# GIVEN TEXT
++++++++++++++++++++
Load the data and perform initial exploration to understand its structure and contents.

In [None]:
# Load the data
url = "https://raw.githubusercontent.com/olearydj/INSY7120/refs/heads/main/notebooks/data/Carseats.csv"
carseats = pd.read_csv(url)

In [None]:
# Explore the data: shape, types, summary statistics, missing values
# Add cells as needed


---

##### Data Summary

Summarize your key findings from the exploration. What are the predictors? Which are quantitative vs qualitative? What is the response variable?

*Your summary here...*

---

### Model Development (25 pts)

Build the sequence of models described below, using `Sales` as the response variable. For each model:
1. Prepare the features (X) and target (y)
2. Fit the model
3. Report the training R²
4. Briefly interpret the results

#### Model 1: Simple Linear Regression (5 pts)

Fit a simple linear regression using what you consider the most important numerical predictor based on your exploration.

In [None]:
# Model 1: SLR with best numerical predictor
# Your code here...


---

##### Model 1 Interpretation

Which predictor did you choose and why? What does the R² tell you?

*Your interpretation here...*

---

#### Model 2: MLR with Numerical Predictors (5 pts)

Fit a multiple linear regression using all numerical predictors: `CompPrice`, `Income`, `Advertising`, `Population`, `Price`, `Age`, `Education`.
++++++++++++++++++++
# GIVEN INFORMATION
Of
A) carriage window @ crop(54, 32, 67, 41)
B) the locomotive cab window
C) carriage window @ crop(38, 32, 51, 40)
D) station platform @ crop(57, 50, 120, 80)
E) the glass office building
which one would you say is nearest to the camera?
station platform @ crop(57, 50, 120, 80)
++++++++++++++++++++
# QUESTIONS ON THE MATERIAL
1. Answer these questions using the Carseats assignment text, one answer per line:
(a) Which variable serves as the response for the models?
(b) How many points is the Model Development section worth?
(c) What variable name holds the loaded CSV?
2. In the Carseats assignment text, swap "numerical predictor" for "quantitative predictor" and give the passage starting at "#### Model 1: Simple" and ending at "on your exploration.".
3. Write the next part of the Carseats assignment text, picking up after its last sentence.

# YOUR WRITTEN ANSWERS
1.
(a) `Sales`
(b) 25 points
(c) `carseats`

2.
#### Model 1: Simple Linear Regression (5 pts)

Fit a simple linear regression using what you consider the most important quantitative predictor based on your exploration.

3.
In [None]:
# Model 2: MLR with all numerical predictors
# Your code here...


---

##### Model 2 Interpretation

How does R² change compared to Model 1? Which coefficients are largest in magnitude?

*Your interpretation here...*

---

#### Model 3: MLR with All Predictors (5 pts)

Fit a multiple linear regression with all predictors, including the categorical variables (`ShelveLoc`, `Urban`, `US`). You'll need to create dummy variables.

**Hint:** Use `pd.get_dummies()` with `drop_first=True` to avoid multicollinearity.

In [None]:
# Model 3: MLR with all predictors (including dummies)
# Your code here...


---

##### Model 3 Interpretation

How does adding categorical predictors affect R²? What do the ShelveLoc coefficients tell you about shelf location's effect on sales?

*Your interpretation here...*

---

#### Model 4: MLR with Polynomial Terms (5 pts)

Starting from Model 3, add quadratic terms ($X^2$) for `Price`, `CompPrice`, and `Income`.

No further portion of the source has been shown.